Blog administrator’s note: The members of RISE UP! are frequently asked what prison is really like or if it’s really as bad as it is portrayed to be. Here, James answers that question for those who are curious.
Is prison really that bad? I think it all depends on how you think about life and what your expectations of yourself are. For me, my answer to this question comes as a 36 year old who received a life sentence at the age of 17. Prison sucks man, that’s the truth of it. What’s so bad about it? For me:
- The worst part about being in prison is the total separation from my loved ones. When my mom is in need, I can’t be there to help her, which really hurts because over the course of my 19 years of incarceration I’ve wanted so badly to make her proud again. The biggest fear prisoners usually have while incarcerated is the death of a loved one, and unfortunately it happens all the time in here and is something that was close a time or two for me with my own mother. It’s a very hopeless feeling to sit in prison when I know my family needs me.
- Prison is a lonely, cold, and unforgiving place and anyone who tells you differently isn’t being real with themselves. When you’re alone with your thoughts, when you can’t run from the fact that you’re here because you’ve harmed others, you really stop and think about the things you were doing and the choices you were making. They become regrets that you constantly struggle with. When self-honesty is at the forefront you’ll immediately admit to yourself that all your poor choices weren’t worth it. They just weren’t.
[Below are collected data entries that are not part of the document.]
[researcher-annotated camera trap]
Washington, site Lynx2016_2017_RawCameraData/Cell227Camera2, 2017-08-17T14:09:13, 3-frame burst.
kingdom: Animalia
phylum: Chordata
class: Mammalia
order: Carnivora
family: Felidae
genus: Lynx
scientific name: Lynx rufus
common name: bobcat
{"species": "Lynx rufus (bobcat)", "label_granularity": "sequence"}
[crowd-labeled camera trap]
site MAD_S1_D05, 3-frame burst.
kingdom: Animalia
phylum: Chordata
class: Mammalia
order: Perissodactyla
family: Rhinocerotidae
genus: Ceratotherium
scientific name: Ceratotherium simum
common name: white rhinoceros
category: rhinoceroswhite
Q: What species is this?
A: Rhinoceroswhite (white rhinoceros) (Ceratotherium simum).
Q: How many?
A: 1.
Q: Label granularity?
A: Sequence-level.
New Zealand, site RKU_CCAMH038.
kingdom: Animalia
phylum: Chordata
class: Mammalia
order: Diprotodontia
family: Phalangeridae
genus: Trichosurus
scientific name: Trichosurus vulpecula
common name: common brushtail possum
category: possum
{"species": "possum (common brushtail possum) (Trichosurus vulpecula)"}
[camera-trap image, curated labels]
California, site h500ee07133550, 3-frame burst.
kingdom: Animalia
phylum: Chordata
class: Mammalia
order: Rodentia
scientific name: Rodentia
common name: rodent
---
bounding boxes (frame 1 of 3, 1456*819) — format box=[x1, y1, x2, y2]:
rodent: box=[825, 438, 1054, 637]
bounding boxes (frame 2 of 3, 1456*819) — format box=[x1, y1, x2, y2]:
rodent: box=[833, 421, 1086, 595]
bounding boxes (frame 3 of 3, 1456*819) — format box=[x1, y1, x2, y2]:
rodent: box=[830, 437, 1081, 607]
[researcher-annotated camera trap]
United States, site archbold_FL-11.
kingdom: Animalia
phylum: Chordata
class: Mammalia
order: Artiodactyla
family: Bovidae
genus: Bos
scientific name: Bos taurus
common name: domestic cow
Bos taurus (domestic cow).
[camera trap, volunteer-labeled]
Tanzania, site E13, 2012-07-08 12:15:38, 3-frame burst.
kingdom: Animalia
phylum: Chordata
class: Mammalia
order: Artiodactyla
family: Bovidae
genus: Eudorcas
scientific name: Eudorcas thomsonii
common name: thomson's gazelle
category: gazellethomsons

I think it’s safe to say that when we’re out there on the streets and doing dumb shit we’re in some way trying to mask our pain, or we’re trying to get our needs met in ways that maybe aren’t the best, right? Peer-pressure, wanting to fit in with the crowd, wanting to escape from our inner pains, I mean, when we’re doing dumb stuff there’s a reason behind it if we stop and think about it. So. Stop. And. Think. About. It. Sitting in these nasty ass prison cells isn’t the place to finally have your light bulb moment. T.V. shows like to portray prison as tough, and masculine, and whatever else, but the truth is it’s heartbreaking. I dream of so many things that you guys on the outside take for granted, and I may never have a chance to regain my freedom in a way that would allow me to make some of my dreams come true. We spend a lot of time thinking that second chances will always be available. I’m here to tell you that sometimes those second chances never come so it’s important to make choices wisely in each and every moment.
- Another thing that’s really bad about prison is how fickle friendships are in here. You’d be amazed at how quickly your “boys” will turn on you. It happens all the time over really petty stuff. Everyone in prison is in pain, usually over self-reflection and regret for the poor choices made. So what happens when you have 2,100 men who are in pain, in the midst of depression, dealing with anger issues, and who have a host of other things going on in their minds and at home? You get a lot of confrontations, a lot of fights, a lot of misunderstandings, a lot of mental abuse, a lot of broken friendships, and a lot of stressful anxiety over not being able to get away from this environment. There’s no time outs, no options to get away from those 2,100 other men when you finally realize you’re tired of this life, nothing other than day after day of the same ole stuff.
I think it’s important to say that right now, whatever you have going on, there’s still time to get your stuff together. Be authentic to who you are when you’re alone with your thoughts and contemplating your dreams, break away from false friends, start making repairs to your relationship with your family, and set some goals that you can meet realistically.
What I wish I would have realized was how critically important an education is. I thought of school as a drag, and I made excuse after excuse after excuse as to why I was skipping, failing classes, and being a clown. Everyone back then told me I was smart. Everyone told me I had potential. Everyone told me back then that 10 years down the road I would end up regretting not taking my education seriously and you know what I did…I laughed at them because I thought I knew everything. I thought I was invincible. I thought I was young and everything would be easy, and that life would just magically be level ten awesome without any real preparation or effort on my part. But they were right. I was so wrong and I regret my approach to school immensely now that I’m humble enough to see where it might have taken me had I only applied myself.
what I hope for you to hear in my message is that your life matters, and it’s up to you to reach out and make the efforts required to ensure it will be a wonderful one. Will you? You can start today.